Does the one county that overwhelmingly voted for both Obama and Trump tell an interesting story about American politics?

This week, I read an article from FiveThirtyEight about the single county in the United States that overwhelmingly voted for both Obama and Trump. This was such a fascinating concept for me, because we think of Obama and Trump on two sides of a political spectrum, and we often think of people as firmly in one party or the other without much room for change. We often hear about people voting with their party simply because that candidate is a Democrat or a Republican, with little knowledge about their policies. However, I don’t believe this is the case with this county. In the case of Howard County, a county of 9,332 people, I believe voters were making a conscious choice for both candidates, which makes this article even more fascinating. Howard county is 98% white, only 13% of residents over 25 have at least a bachelor’s degree, and the median income in 2015 was $49,869. (A quick aside- I don’t know why they used the median instead of the mean. Perhaps there are a few people who run the businesses in Howard county who make a considerably larger amount, say, millions of dollars, that make the mean artificially inflated, but because the source didn’t tell me where the data came from, I have no real way of knowing). They don’t have high unemployment. Their main concern is stagnant wages and a collective sense that they have been working harder while other people have been receiving bigger rewards in the aftermath of the Great Recession.

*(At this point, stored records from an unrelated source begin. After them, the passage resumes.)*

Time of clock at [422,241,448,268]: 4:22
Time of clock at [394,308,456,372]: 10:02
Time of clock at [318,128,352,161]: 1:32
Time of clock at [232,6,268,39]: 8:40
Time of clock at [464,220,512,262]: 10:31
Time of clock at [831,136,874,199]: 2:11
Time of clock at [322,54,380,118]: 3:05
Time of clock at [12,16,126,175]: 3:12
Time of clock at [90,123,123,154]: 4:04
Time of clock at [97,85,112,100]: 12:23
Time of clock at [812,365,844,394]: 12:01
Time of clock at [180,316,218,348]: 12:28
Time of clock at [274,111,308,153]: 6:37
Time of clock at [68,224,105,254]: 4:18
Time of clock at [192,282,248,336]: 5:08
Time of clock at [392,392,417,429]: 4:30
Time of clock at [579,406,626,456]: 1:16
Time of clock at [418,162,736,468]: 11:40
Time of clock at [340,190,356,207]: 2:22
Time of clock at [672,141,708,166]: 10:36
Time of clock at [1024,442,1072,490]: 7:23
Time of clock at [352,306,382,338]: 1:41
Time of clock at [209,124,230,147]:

What I found even more fascinating is that people said that if Bernie Sanders had won the primaries, they may have voted differently. The county felt like Clinton was elitist and that her policies wouldn’t benefit them as a blue-collar town. Many of the Sanders fans also felt like she stole the primary nomination from Sanders, which encouraged many of them to vote for Trump instead of Hillary. Others just wanted a change in the administration, and felt like Clinton would not provide as much of a drastic change as Trump (they were probably right in this, but I’m not sure if it ended up being the change they wanted).

Overall, I think that this article is fascinating and paints an interesting picture of American politics. The people in Howard county felt like the administration under Obama wasn’t benefitting them the way that they deserved. They voted for both candidates because of a common thread of anti-elitism. It’s hard for me to look at Obama and Trump and see anything in common with the two of them, but this feeling of anti-elitism makes sense. The people in Howard county saw both candidates as presidents who would help them, the small counties with little growth. When Obama didn’t create the drastic change they wanted, it made sense to move to Trump as someone who was drastically different. I don’t believe that this story is calling for vast political change, nor do I believe this single county is significant enough to necessitate it. However, I think that anti-elitist sentiments are not exclusive to this county. Perhaps knowing those sentiments would help future candidates know how to appeal to these blue-collar counties. However, I’m not sure if a change like that would have changed the outcome of the 2016 election. Howard county is a fascinating case study, but it may simply be a unique situation that doesn’t have implications for the rest of the country.